[PROMPT 1]:
Answer these questions about the blog post on "This is the Army" (1943), one answer per line, marked (a), (b), (c) as below.
(a) Which other film made in the same year is mentioned as a comparison?
(b) The message of tragedy in which earlier film is said to be diminished?
(c) What prevented the move to shift Veteran's Day to a Monday holiday?

######

Thursday, November 12, 2009

This is the Army - 1943



“This is the Army” (1943) is considered not quite as timeless for modern day audiences in comparison to other World War II-era films, like maybe “Casablanca”, made in the same year. In some spots you could say it’s a sticky mess. It has a single one-note message of cheerleading. However, this film contains an array of ironic images and symbols to consider.

It is also valuable for demonstrating that irresistible urge for nostalgia we sometimes have that only glosses over what really was, and turning the previous era into a cartoon, further diminishing our ability to really empathize with it. In “This is the Army” this happens with the characters’ (and director’s and producers’) bemused attitudes toward World War I, which is treated as something quaint. The message of tragedy in earlier films like “All Quiet on the Western Front” (1930) is diminished with an almost “those were the good old days” attitude. Watching the film with today’s perspective, this bemused nostalgia repeats itself with our similar attitude toward World War II and the generation that made this film.

We mark yesterday’s observance of Veteran’s Day with this film because like Veteran’s Day, “This is the Army” tends to make opaque our view of World War I, just as Veteran’s Day has supplanted Armistice Day. There was even a move some years ago promoting shifting Veteran’s Day to a Monday holiday in the tradition of our other Monday holidays, but protest prevented this, and this day that recalls the end of World War I remains as it has always symbolically been, on the 11th day of the 11th month, when at the 11th hour in 1918, the War to End All War ended. Even if it did not end war.

######

[PROMPT 2]: In the rows, take everything from the line containing "Viewing the scene, is" down to the end of the rows, and set out those lines as a numbered list, leaving out blank lines.

######

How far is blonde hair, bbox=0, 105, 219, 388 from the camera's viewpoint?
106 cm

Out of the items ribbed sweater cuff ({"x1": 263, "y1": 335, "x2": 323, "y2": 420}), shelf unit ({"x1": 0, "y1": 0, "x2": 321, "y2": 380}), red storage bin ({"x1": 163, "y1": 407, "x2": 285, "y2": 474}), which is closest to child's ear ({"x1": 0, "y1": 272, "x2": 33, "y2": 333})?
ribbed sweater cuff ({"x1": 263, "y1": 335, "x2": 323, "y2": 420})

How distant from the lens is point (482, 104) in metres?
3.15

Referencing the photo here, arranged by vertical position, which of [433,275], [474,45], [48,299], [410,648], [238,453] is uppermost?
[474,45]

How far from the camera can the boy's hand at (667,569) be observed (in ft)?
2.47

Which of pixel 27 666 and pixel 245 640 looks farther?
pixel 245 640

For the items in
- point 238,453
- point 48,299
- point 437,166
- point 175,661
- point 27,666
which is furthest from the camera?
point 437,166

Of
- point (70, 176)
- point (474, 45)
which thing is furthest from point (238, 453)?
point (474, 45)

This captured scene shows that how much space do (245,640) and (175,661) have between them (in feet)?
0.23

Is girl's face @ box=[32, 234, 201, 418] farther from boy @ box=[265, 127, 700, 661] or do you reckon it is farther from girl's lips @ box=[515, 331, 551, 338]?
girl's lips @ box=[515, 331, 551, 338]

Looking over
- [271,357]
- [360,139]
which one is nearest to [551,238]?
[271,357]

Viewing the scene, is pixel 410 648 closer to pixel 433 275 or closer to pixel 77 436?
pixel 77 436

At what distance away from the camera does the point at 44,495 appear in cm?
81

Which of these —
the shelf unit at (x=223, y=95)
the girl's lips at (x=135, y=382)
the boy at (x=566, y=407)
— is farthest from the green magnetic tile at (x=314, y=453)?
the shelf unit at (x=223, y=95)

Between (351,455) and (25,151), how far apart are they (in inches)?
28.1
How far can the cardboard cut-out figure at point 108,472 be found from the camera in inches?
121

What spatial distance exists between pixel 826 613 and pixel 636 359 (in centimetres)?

######

[FULL OUTPUT 1]:
(a) "Casablanca"
(b) "All Quiet on the Western Front" (1930)
(c) Protest

[FULL OUTPUT 2]:
1. Viewing the scene, is pixel 410 648 closer to pixel 433 275 or closer to pixel 77 436?
2. pixel 77 436
3. At what distance away from the camera does the point at 44,495 appear in cm?
4. 81
5. Which of these —
6. the shelf unit at (x=223, y=95)
7. the girl's lips at (x=135, y=382)
8. the boy at (x=566, y=407)
9. — is farthest from the green magnetic tile at (x=314, y=453)?
10. the shelf unit at (x=223, y=95)
11. Between (351,455) and (25,151), how far apart are they (in inches)?
12. 28.1
13. How far can the cardboard cut-out figure at point 108,472 be found from the camera in inches?
14. 121
15. What spatial distance exists between pixel 826 613 and pixel 636 359 (in centimetres)?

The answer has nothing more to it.